Still, it is true that I had forgotten her, or to put it more precisely, I had not made her the focus of my thoughts for a considerable time. I have been otherwise engaged. One must not dwell on the past.
It was by mere chance that I rediscovered her. Today there was a television report on a local shooting, and one of the patrol officers interviewed was a young brunette who looked so hauntingly familiar. Only after the newscast had ended did I make the connection to my past. Still, I wasn’t sure. I waited for the replay of the report on the late local news, and this time I video-recorded it. Though the officer was unidentified on screen, when I freeze-framed the tape I could read the nametag on her uniform.
OSBORN.
Now there is no doubt.
Naturally, work remains to be done. I must learn her home address—unlisted, of course, like any police officer’s. But I anticipate no insuperable difficulty about that. The shooting took place in Newton Division, logically implying that she works out of the Newton station house. Were an inconspicuous individual to watch the station’s parking lot for a day or two, said individual would be sure to see Officer Osborn enter or leave. Then it would be only a question of following her, or of tracing her license plate.

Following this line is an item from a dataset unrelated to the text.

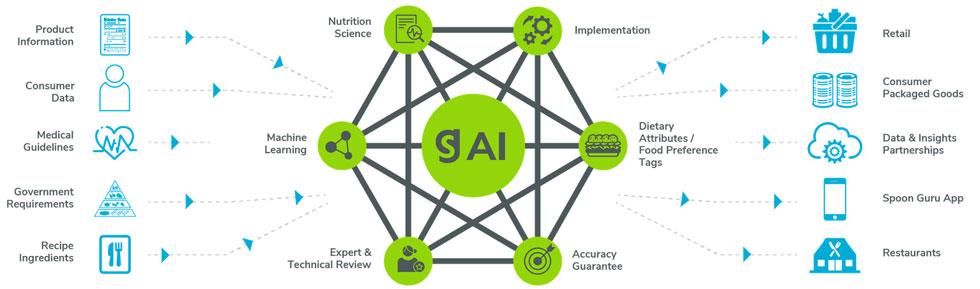 spoon-guru-artificial-intelligence-food-discovery-technology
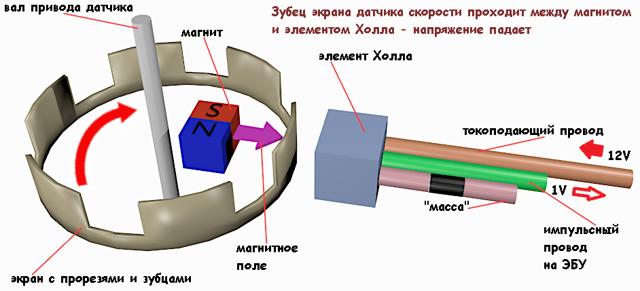 Датчик скорости toyota: назначение и принцип работы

After so many years, to be reunited with Caitlin! I’m all a-quiver. I believe I’ll make her Miss January—she’s certainly attractive enough. She’ll be such a lovely specimen on display. Yes, give her another month or so to breathe the air. Come late January, she’ll breathe no more.
P.S. Today is the winter solstice, turning point of the year. How apropos. Happy Saturnalia to me! Here’s to a rich harvest of a fine young crop.
“Christ,” Walsh said, looking up from the journal. “What the hell do you make of that?”
“It sounds like this creep has been active for a long time,” Cellini said. “And he used to be into kids.”
“And one of those kids was Osborn.” Walsh frowned. “Her ex said she’d been through some painful childhood experience. He didn’t know the details.”
“And now her past has caught up with her. Damn it.” Cellini closed the journal. “The son of a bitch wasn’t even looking for her. It was just a fluke. A sound bite on the news.”
“And now she’s dead,” Walsh whispered.
“We don’t know that for sure.”
“Don’t bullshit me, Donna. Or yourself. Treat snatched her and killed her, and we let him get away so he can keep on doing it ... again and again and again....”
His cell phone chirped. Walsh pulled it from his pocket and stared at it, thinking emptily that this had better be good news.
“You gonna answer that?” Cellini asked.
He clicked the keypad. “Walsh.”
“Morrie, we’ve got something here.” It was Rawls, his voice crackling over a long-distance connection.
Walsh couldn’t imagine what Rawls could have come up with in Baltimore that would be relevant now. “Give it to me,” he said curtly, in no mood to be affable.
“We got to thinking about whoever sent us the e-mail that tipped us off to the Bluebeard site. Decided to trace it. Linked it to an ISP—that’s an Internet service provider—and obtained the identity of the person who owns the account. He lives in LA. He’s somebody you’d better talk to.”
“What’s his name?” Walsh asked, and then suddenly he knew. He knew even before Rawls answered the question. He knew, and he could have killed himself for not seeing it sooner.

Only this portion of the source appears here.